Jetzt ist Deine Meinung zu *PC Games Spiele des Jahres: Bestes PC-Spiel des Jahres 2014 - ihr habt gewählt* gefragt. 


				Bitte beachtet: Der Kommentarbereich wird gemäß der Forenregeln moderiert.





			Dieser Inhalt steht nur eingeloggten Mitgliedern zur Verfügung.
        

 Zum Artikel: PC Games Spiele des Jahres: Bestes PC-Spiel des Jahres 2014 - ihr habt gewählt


----------



## Exar-K (28. Dezember 2014)

Auf dem PC war dieses Jahr ziemlich schwach meiner Meinung nach.
Richtig herausragende Titel sind leider nicht erschienen.


----------



## Taiwez (28. Dezember 2014)

Und auch hier wieder ein mehr als verdienter Sieger, auch wenn mir da einige bestimmt nicht zustimmen werden. 

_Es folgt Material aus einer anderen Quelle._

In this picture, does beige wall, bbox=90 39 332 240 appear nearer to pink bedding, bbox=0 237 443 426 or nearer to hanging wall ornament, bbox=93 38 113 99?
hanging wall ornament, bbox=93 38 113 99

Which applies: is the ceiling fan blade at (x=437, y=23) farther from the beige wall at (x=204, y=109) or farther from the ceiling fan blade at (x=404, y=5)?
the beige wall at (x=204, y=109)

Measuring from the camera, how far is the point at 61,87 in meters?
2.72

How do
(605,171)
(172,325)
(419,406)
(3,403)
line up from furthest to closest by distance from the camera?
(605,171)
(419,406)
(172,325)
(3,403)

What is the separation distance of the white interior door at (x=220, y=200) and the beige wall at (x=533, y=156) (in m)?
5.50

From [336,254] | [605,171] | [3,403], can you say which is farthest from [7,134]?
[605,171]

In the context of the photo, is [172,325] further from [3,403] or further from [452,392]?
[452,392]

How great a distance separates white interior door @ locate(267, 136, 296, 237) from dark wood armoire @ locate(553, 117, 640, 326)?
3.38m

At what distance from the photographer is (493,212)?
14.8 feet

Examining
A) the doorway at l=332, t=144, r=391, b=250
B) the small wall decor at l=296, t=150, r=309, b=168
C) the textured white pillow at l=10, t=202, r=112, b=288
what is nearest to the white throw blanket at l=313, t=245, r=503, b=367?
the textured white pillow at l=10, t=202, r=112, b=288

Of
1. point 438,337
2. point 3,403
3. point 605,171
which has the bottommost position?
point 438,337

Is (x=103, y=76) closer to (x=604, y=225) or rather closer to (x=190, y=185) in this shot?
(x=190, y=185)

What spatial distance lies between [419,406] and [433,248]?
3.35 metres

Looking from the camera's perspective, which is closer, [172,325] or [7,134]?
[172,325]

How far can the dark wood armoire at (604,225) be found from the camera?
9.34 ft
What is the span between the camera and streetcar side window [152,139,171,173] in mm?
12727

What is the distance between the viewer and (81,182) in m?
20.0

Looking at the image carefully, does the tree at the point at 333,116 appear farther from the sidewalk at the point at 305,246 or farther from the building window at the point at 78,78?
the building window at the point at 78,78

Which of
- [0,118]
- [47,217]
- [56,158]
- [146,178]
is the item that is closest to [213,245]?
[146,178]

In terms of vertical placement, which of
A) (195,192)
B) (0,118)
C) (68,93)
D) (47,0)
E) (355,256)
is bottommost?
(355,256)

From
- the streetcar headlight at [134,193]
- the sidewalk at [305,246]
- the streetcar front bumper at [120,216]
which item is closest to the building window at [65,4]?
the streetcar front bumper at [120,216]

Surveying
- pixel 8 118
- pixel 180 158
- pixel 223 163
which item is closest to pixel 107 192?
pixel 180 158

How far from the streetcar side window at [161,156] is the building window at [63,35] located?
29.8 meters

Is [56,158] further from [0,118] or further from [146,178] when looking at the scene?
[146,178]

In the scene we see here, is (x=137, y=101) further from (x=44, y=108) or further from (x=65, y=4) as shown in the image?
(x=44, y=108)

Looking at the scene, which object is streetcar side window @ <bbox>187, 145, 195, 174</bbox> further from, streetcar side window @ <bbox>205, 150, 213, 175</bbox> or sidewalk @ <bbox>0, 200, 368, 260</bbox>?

Das Assassins Creed trotzdem so hoch gerated wurde, finde ich allerdings bemerkenswert, nachdem ganzen Shitstorm, den sich Ubisoft da mehr oder weniger gerechtfertigt eingehandelt hat. Wills jetzt aber auch nciht schlechtreden, ich habs nicht gespielt.


----------



## Jussylein1982-W (28. Dezember 2014)

autsch Dragon Age Inquisition 1 Platz.. Soll verstehen wer will, allerdings hatte auch Dragon Age keine richtige Konkurrenz gehabt!


----------



## Bonkic (28. Dezember 2014)

ich glaube, ich hab exakt einen pc-titel gespielt, der in diesem erschienen ist.


----------



## DarkVoice1984 (28. Dezember 2014)

Was haben die PC Spieler hier einen schlechten Geschmack. Das größte Mistspiel af Platz 1. Nicht zu glauben.


----------



## Nyx-Adreena (28. Dezember 2014)

Was haben die PC-Spieler hier einen guten Geschmack. Das beste Spiel auf Platz 1.


----------



## Neawoulf (28. Dezember 2014)

Für mich war das Jahr eigentlich ziemlich gut, was PC Spiele betrifft. Es gab sowohl große, als auch kleine Highlights:

- Assetto Corsa
- Legend of Grimrock 2
- Blackwell Epiphany
- Elite Dangerous
- Risen 3
- DSA Blackguards
- Alien Isolation
- The Vanishing of Ethan Carter


----------



## Monalye (28. Dezember 2014)

Platz 13... unfassbar, ohne Worte


----------



## PhenomTaker (28. Dezember 2014)

In der Liste fehlt auf jeden Fall noch South Park, das war mein persönlich bestes Spiel des Jahres. Hat einfach rundum funktioniert.
Keine Bugs, super Stimmung, geile Story, unendlich Lacher und Anspielungen auf die Serie.


----------



## Matthias Dammes (28. Dezember 2014)

PhenomTaker schrieb:


> In der Liste fehlt auf jeden Fall noch South Park



Hat auch ein paar Stimmen bekommen, für die Top 15 hat das aber nicht gereicht.


----------



## Aenimus (28. Dezember 2014)

Hätte gerne Dark Souls 2 auf dem 1. gesehen, aber mit Dragon Age Inquisition kann ich leben. Ist wirklich nicht so schlecht wie es manche sehen. Aber das ja wie alles im Leben: Geschmacksache!


----------



## MaxFalkenstern (29. Dezember 2014)

Extrem bitter, dass Wolfenstein: The New Order so weit hinten liegt. Für mich eines der besten Spiele des Jahres 2014. Aber gegen Open World (Stichwort: Far Cry 4) scheint wohl kein Kraut gewachsen.


----------



## Matthias Dammes (29. Dezember 2014)

MaxFalkenstern schrieb:


> scheint wohl kein Kraut gewachsen.



Diese Zweideutigkeiten wieder.


----------



## Bonkic (29. Dezember 2014)

MaxFalkenstern schrieb:


> Extrem bitter, dass Wolfenstein: The New Order so weit hinten liegt. Für mich eines der besten Spiele des Jahres 2014. Aber gegen Open World (Stichwort: Far Cry 4) scheint wohl kein Kraut gewachsen.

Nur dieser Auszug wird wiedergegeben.